• Исходный текст
--------------------------------

Сосновка, ограниченная с востока карьером и Зеленой улицей, с юга Старопарголовским проспектом, с запада Поклонной горой и Выборгским шоссе в северном направлении упиралась в болото. Из этого болота вытекает Муринский ручей. На этом болоте мы даже зимой собирали клюкву. Там бегали зайцы, и там я впервые увидел живую лису. За болотом дальше не было ничего. Поля, канавы и плохие не асфальтированные дороги, по которым даже на велосипеде ездить было не очень хорошо. Теперь все это пространство уже город. Ездят трамваи, в домах живут люди, в магазинах продаются продукты и замечательные шубы. А тогда, ничего похожего не было. Сту денты Политехника строили на Муринском ручье плотину, как строили и стадион около Политехнического и занимались военной подготовкой. Во дворе Первого корпуса за загородкой стоял танк Т-34 и какие-то еще машины, на которых обучались военному делу студенты. От Литейного корпуса Политеха железная дорога уходила в сторону дороги, связывающей Выборгский вокзал с Токсово. Мы мальчишками через склады уходили за Тихорецкий проспект на еще один аэродром, где валялись остатки военных самолетов, и где было можно найти и свинтить даже самолетные часы.

Неохраняемых складов, свалок и всего такого прочего кругом было много. Один из самых интересных складов или хранилищ был около станции Кушелевка. Там был совершенно для детей удивительный склад «барахла». Там валялись отходы производства. Железо для трансформаторов, остатки перфорированных прессовок, какие-то ненужные узлы и устройства. В большом числе были представлены на этом складе или свалке большие окрашенные в красную краску «приборы» в которые через люк можно было влезть. Там было огромное число неизвестных устройств и каких-то приспособлений. Как я позже узнал, это были корпуса подводных мин, устанавливавшиеся фашистскими бандитами на территории Балтийского моря.

--------------------------------

• Исходные данные
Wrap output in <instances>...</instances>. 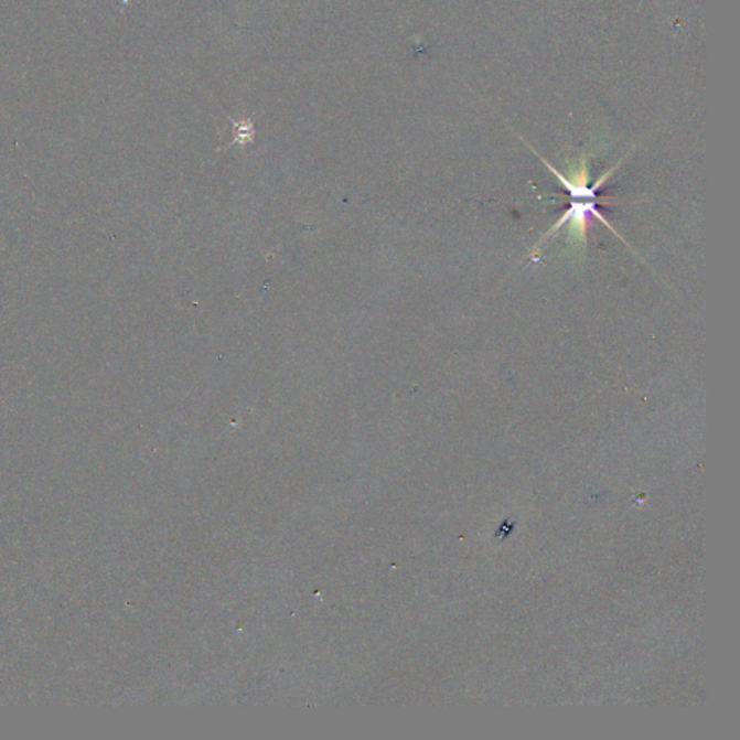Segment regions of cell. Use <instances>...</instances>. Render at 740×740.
Returning <instances> with one entry per match:
<instances>
[{"mask_svg": "<svg viewBox=\"0 0 740 740\" xmlns=\"http://www.w3.org/2000/svg\"><path fill=\"white\" fill-rule=\"evenodd\" d=\"M548 169H550L554 174L558 176V180L565 184V187L569 190L571 204L569 211L565 213V216H562L560 221H558L556 225H554L551 229L546 233V236L539 240L537 248L539 245H543L544 242L548 239V237L554 235V233L560 230L561 227L566 225V223H569L570 235L572 239L577 242V244H580V242L586 244V236H588L589 225L592 223L593 216L598 217L599 221H602L604 225L609 227V229H612V227L609 226V223L604 221L602 214H600L598 208H596V204H598V190L600 189V185L607 183V180L609 176H611L616 167L607 172V174L600 176V179L593 184L592 189H590L588 185L589 174L586 165L581 167L579 172H577L575 176H571V179H566V176H562L560 172L554 170L550 165H548Z\"/></svg>", "mask_w": 740, "mask_h": 740, "instance_id": "obj_1", "label": "cell"}]
</instances>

--------------------------------

• Что нужно сделать
a – Какой ручей, если верить тексту о Сосновке, вытекает из болота, в которое она упиралась на севере?
b – По тексту о Сосновке назовите всё, чем она была ограничена со всех сторон, и укажите для каждого сторону света.

• Полные решения
a – Муринский ручей.

b –
- С востока: карьер и Зеленая улица.
- С юга: Старопарголовский проспект.
- С запада: Поклонная гора и Выборгское шоссе.
- С севера: болото.